The implications of Missio Dei for transforming the ideal of well-being of the Sangha Baka Pygmies (Republic of Congo)
Abstract
It is a common myth that "natural man" seeks God or lives in harmony with the Creator. Contrasting the "praetercolonial"1 Baka Pygmies'2 conception of wellbeing with the true ideal of
wellbeing, depicted in the New Testament (specifically in John 6 and Philippians 4), it becomes evident that they lack an important aspect, shared with the rest of humanity: total reliance on the Creator. The New Testament ideal of wellbeing is closely related to a reliance on the mercy of God, born from the realisation of inadequacy and the need for redemption. The Gospel speaks of a God that not only offers that redemption, but in effect became redemption. This contradicts a common African belief that God abandoned His creation and that humanity is now at the mercy of the spiritual powers confined to a naturalistic world. Applying Brueggemann's three-storied
worldview shows that God is actively involved in humanity, thereby contradicting the false notion of a distant Creator.

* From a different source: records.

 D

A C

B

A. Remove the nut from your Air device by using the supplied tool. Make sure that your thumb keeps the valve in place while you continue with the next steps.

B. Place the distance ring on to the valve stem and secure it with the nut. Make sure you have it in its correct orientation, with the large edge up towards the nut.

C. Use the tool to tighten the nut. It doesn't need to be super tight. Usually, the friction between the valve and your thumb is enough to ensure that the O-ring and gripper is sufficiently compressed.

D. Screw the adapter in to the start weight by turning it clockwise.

The Baka do not consider themselves sinful and share the rest of humanity's unwillingness to surrender their independence to the mercy of God (Luke 18:9-14). They are consequently vulnerable to manipulation by spirits and powers in their search to interact with "superhuman" forces, in an effort to achieve an idealised state of wellbeing. Missiologically speaking, by transforming this subjective, anthropocentric ideal of wellbeing, the praetor colonial Baka is led to a new ideal based upon the surrender of self- reliance that leads to comprehensive salvation in Jesus Christ, avoiding vestiges of syncretism, relativism and dualism in new converts.